The last two posts by Seth Godin struck a chord, insofar as independent schools are concerned. I highly recommend his blog, if you're looking to follow musings from a marketing perspective. There's no one better than Seth Godin (in my opinion) to point out what is working and what's not working, but also to show us that discomfort may just be the way to break-out growth.
In "The Hierarchy of Success" (posted 9/14/09), he identifies six steps leading to successful implementation of an idea or project, pointing out that the sixth step is excecution, which is where most of us actually spend most of our time: "We spend all our time on execution. Use this word instead of that one. This web host. That color. This material or that frequency of mailing. Big news: No one ever succeeded because of execution tactics learned from a Dummies book." (He is very direct, which is one of the reasons I like him so much).
Attitude and approach are the top two steps in his list, and, as he says, almost no one spends time thinking about these two steps, which he considers to be the most important. They lead to important questions about why we do what we do. He then introduces six questions we ought to be asking ourselves on a regular basis. I submit them here, suggesting that trustees and administrative teams ought to be asking them as a matter of course:
- How do you deal with failure?
- When will you quit?
- How do you treat competitors?
- What personality are you looking for in the people you hire?
- What's it like to work for you? Why? Is that a deliberate choice?
- What sort of decisions do you make when no one is looking?

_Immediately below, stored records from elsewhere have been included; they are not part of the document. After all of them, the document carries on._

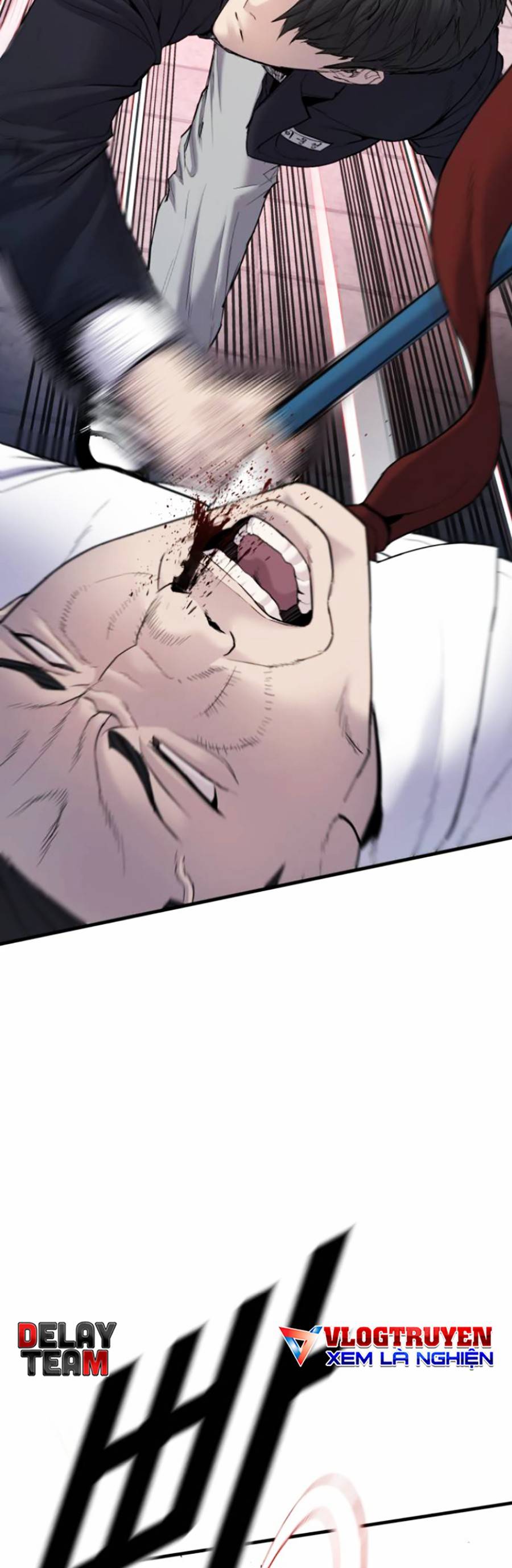 t.ộ.i p.h.ạ.m vị thành niên chapter 5 73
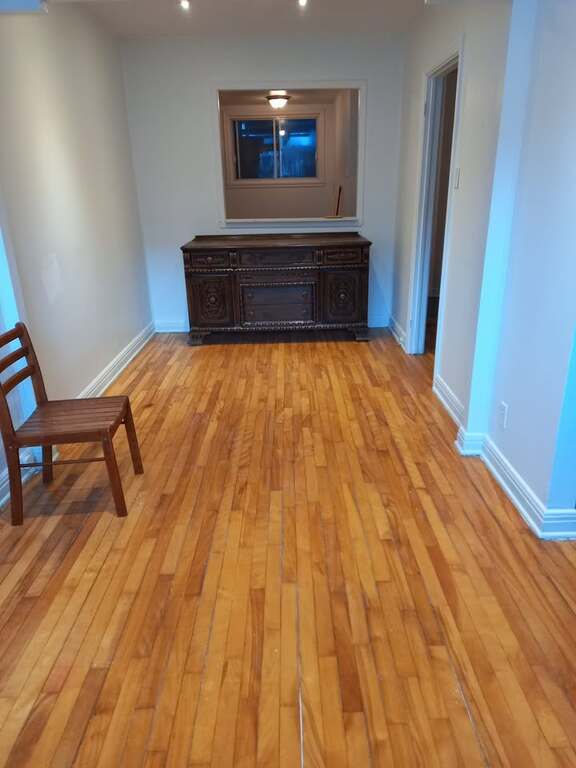 Grand 3 1/2 | 3235984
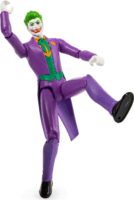 Spin Master Akciófigura - The Joker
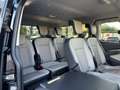 Ford Tourneo Custom 310 2.0 TDCi 170CV PL Titanium Nero - thumbnail 9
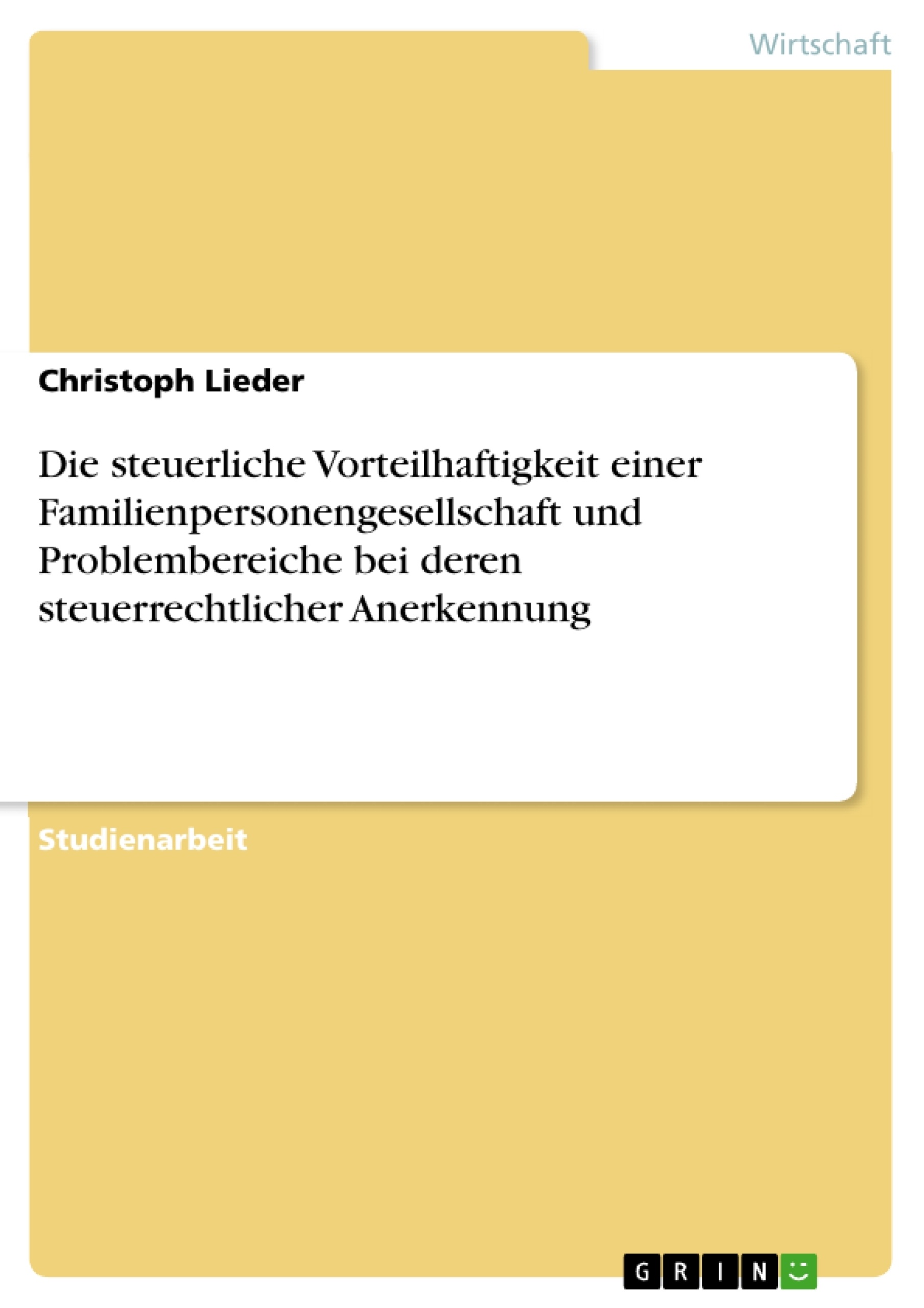 Depending on your browser, you might see this message in place of the failed image.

His post from this morning, "The Problem With Non", deals exclusively with non-profits and what they do...or don't do. He lauds those folks who work for non-profits (think: independent schools) because they have decided to follow this line of work in order to make change (i.e. "make a difference"). Then he points out the greatest irony of all: "The problem facing your group, ironically, is the resistance to the very thing you are setting out to do. Non-profits, in my experience, abhor change."
Don't believe him? He cites an experience of meeting with two famous non-profits to discuss permission marketing and online fundraising. What happened? "After about forty five minutes, the meetings devolved into endless lists of why any change at all in the way things were was absolutely impossible. Everyone looked to the president of the group for leadership, and when he didn't say anything, they dissembled, stalled and evaded. Every barrier was insurmountable, every element of the status quo was cast in stone. The president of the group was (he thought) helpless."
Given all the recent upheaval, independent school leaders are going to have to move their schools away from the paralysis of fear of the unknown and jump in the waters, taking some smartly-calculated risks. Otherwise we will fail. It's pretty simple.
What we do as schools needs to be tremendously important...important enough that we have people banging on our doors, asking to help us. As Seth says, "if you don't have a ton of volunteers happy to help you, then you're not working on something important enough."
As schools, in this environment, we should be "change" first, and "non" second, and not the other way around!